いきなり、明日返すって言ったじゃん!!今すぐ返して!!!って怒鳴りつけたよね…
勇次くんは一週間以内には返せるから待っててよ…って言ったけど私はそれから一週間ずっと無視したよね…
消しゴム貸してって話しかけられても…
勉強や当番の事を聞かれても…
私が口を開いたのは一週間後だったよね…ハンカチ返せって…
勇次くんは必死で謝って、間に合わなかったから…明日には絶対持って来るって言ったよね…
そんな勇次くんを無視して…泣きながら泥棒って連呼して頭を何度も叩いちゃったよね…
その日の夜…たしか12時過ぎくらいだったかな…私は寝てて翌朝、聞かされただけだったんだけど…
お母さん言うには…
深夜12くらいに一人で来て、
『本当にごめんなさい。キキさんのハンカチを借りてクリーニングに出して…それで…それで…』
ここで勇次くんは大泣きしちゃったんだってね…
『クリ・クリ…クリーニング屋が…ック・・・昨日休みで…それ…その…その事をキキさ…ック…キキさんに伝えたら…』
ここでもぉ何を言ってるか分からなくなって、お母さんがゆっくりで良いから落ち着いてから話ししてって言ったんだよね…
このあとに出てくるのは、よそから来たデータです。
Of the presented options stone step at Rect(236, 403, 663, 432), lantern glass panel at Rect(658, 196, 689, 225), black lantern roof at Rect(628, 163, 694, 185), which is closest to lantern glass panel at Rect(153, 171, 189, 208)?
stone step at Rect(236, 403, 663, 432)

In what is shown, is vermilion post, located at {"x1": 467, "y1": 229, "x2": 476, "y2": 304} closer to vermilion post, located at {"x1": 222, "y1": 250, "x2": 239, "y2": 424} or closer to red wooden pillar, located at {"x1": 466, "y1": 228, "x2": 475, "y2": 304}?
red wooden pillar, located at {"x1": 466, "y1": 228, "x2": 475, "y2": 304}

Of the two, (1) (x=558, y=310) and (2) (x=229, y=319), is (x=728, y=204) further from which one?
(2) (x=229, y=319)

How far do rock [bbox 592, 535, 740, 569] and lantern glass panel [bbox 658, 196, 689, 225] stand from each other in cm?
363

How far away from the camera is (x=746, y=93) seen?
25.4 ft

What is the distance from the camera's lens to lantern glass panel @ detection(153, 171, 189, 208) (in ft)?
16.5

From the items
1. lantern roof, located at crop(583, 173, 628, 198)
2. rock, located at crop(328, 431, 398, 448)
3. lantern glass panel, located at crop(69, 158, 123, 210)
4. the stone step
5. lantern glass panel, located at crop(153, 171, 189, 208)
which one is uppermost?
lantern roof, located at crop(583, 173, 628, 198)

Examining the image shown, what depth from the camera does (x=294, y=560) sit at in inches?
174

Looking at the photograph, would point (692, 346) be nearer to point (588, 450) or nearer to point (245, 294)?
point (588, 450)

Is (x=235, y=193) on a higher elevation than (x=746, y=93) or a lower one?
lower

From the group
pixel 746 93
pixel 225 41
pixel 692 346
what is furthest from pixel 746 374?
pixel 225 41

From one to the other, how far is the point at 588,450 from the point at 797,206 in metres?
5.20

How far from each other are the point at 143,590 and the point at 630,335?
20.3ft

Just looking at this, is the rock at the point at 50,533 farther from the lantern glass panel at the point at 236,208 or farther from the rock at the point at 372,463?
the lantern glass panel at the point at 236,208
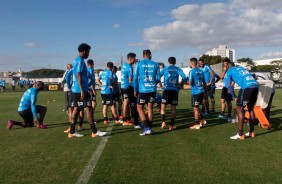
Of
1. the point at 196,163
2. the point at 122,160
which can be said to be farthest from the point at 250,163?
the point at 122,160

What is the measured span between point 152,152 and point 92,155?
1106 millimetres

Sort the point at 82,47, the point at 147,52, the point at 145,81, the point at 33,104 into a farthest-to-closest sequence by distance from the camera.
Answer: the point at 33,104 < the point at 147,52 < the point at 145,81 < the point at 82,47

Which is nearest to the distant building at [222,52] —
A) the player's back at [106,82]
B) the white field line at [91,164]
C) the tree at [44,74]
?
the tree at [44,74]

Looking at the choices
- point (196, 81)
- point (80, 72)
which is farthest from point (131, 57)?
point (80, 72)

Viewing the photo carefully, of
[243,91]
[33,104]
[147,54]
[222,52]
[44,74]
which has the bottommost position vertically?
[33,104]

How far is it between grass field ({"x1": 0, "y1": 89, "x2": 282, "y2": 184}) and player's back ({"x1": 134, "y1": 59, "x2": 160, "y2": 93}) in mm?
1184

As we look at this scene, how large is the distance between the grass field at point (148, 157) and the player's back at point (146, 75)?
46.6 inches

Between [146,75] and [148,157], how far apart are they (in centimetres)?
276

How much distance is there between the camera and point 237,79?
697 centimetres

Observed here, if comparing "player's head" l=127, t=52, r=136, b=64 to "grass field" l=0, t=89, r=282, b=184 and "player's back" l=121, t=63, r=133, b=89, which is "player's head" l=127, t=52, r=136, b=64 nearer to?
"player's back" l=121, t=63, r=133, b=89

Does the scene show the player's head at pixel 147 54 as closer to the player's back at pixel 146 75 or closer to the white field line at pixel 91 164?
the player's back at pixel 146 75

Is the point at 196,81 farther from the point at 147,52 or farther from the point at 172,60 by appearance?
the point at 147,52

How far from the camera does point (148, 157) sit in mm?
5148

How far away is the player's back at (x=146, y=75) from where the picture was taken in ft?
24.3
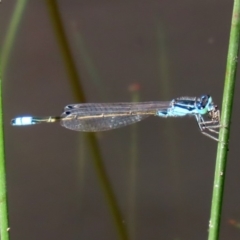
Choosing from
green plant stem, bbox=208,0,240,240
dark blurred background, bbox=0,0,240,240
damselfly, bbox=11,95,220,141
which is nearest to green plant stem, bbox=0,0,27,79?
dark blurred background, bbox=0,0,240,240

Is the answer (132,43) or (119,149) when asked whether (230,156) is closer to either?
(119,149)

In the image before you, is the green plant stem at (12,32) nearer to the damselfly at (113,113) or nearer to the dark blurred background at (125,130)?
the dark blurred background at (125,130)

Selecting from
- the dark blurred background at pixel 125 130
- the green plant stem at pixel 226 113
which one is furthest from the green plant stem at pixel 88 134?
the green plant stem at pixel 226 113

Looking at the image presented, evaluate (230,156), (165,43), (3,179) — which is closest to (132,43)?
(165,43)

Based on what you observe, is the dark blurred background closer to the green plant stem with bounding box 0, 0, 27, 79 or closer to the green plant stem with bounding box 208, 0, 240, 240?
the green plant stem with bounding box 0, 0, 27, 79

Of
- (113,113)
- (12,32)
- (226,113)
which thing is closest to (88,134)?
(113,113)

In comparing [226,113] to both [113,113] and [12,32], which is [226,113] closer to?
[113,113]
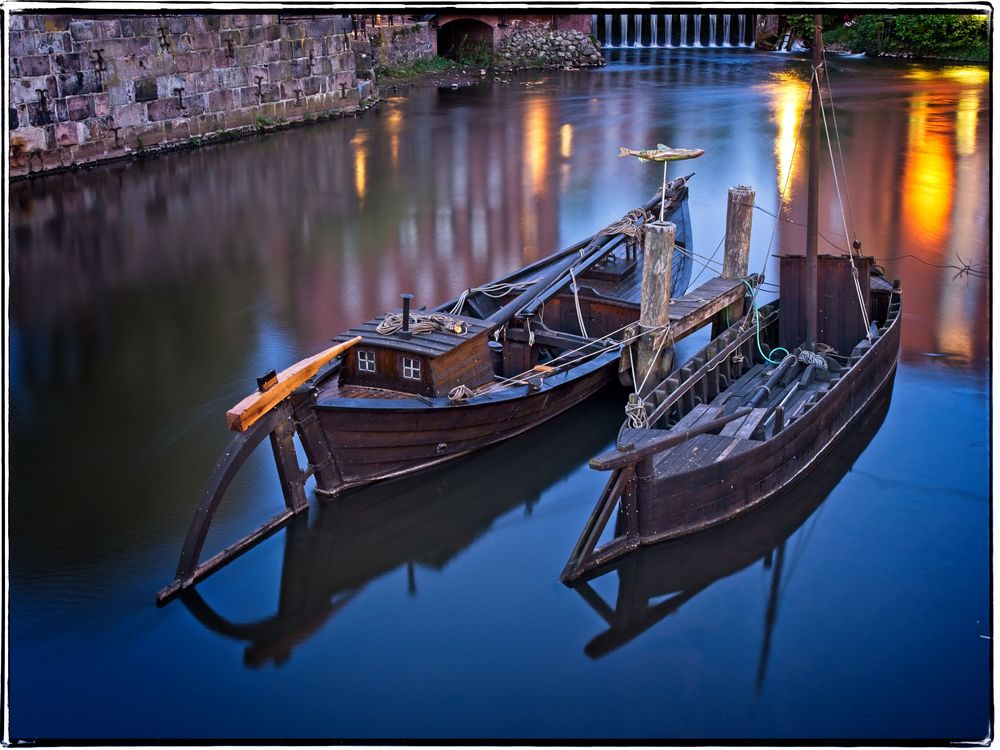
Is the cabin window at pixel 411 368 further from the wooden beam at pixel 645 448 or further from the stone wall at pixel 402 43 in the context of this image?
the stone wall at pixel 402 43

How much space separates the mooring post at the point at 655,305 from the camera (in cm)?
1521

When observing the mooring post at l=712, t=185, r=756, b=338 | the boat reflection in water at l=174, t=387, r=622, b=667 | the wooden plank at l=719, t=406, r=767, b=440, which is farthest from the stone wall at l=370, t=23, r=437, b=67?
the wooden plank at l=719, t=406, r=767, b=440

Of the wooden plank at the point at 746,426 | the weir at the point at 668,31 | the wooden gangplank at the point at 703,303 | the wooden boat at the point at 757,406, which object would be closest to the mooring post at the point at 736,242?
the wooden gangplank at the point at 703,303

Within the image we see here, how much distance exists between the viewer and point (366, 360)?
1404 centimetres

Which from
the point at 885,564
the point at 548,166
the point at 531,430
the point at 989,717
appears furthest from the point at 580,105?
the point at 989,717

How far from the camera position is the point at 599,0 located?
9578 mm

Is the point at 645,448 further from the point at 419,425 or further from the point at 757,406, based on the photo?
the point at 419,425

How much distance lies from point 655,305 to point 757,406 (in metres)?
2.11

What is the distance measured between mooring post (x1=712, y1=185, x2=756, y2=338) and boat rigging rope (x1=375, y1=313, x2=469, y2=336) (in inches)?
193

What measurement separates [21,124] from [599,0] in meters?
24.1

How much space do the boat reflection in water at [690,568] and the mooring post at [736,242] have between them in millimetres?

『キキさんのハンカチを借りてクリーニングに出して、昨日返す予定だったんだけど、クリーニングのお店が昨日やってなくて、それで今日返す約束をまもれませんでした。ごめんなさい。それで、学校終わってからクリーニングのお店に取りに行って届けにきました。約束守れなくてごめんなさいってキキさんに伝えてください。』
って小学生とは思えないくらいしっかりした口調で言ったんだってね…
その事を聞いた時、沢山ないて、これからはもぉ絶対に人を叩いたりはしないって誓ったよね…
次の日学校で謝ろうって思ったけど…学校ではもぉ話も何もしてくれなくなったよね…
辛かったよ…
光ともこんな形で終わっちゃうのかな…
私の目から頬を通って泪が上から下へと流れ落ちた。
キキどぉしたの!?
と心配してくれる羽チャンの言葉に、私の雨は小雨から…大雨になり…豪雨になった。
なんであんな事しちゃったんだろう…
光が羽チャンやカオリンに酷い事言ったから光が悪いんだよ…
そぉじゃないでしょ、私が光の意見も聞かずに叩いちゃったんじゃん…
光がそれだけの事したんだから当然だよ…
……………
光の頬を桃色に染めた凶器、私の右手が小刻みに震えだした。
自問自答から自己嫌悪し自縄自縛…私を縛りつけ、動く事が出来なった。
遠くの方で誰かが私を呼んでる気がする…
誰だろう…光かな…光…ごめん…
『キィキ!!!』
『キキチャン!!!』
呼んでも一点だけ見つめて全く動かなかった私の頭をポンっと羽チャンが優しく叩いた。
ゆっくり振り向いた私の泪と鼻水でぐちゃぐちゃになった顔を羽チャンは優しくハンカチで拭いてくれた。
『キキ大丈夫??どぉしたの??』
『キキチャン…』
羽チャンとカオリンの優しい言葉に、今感じている私の全てを話す事にした。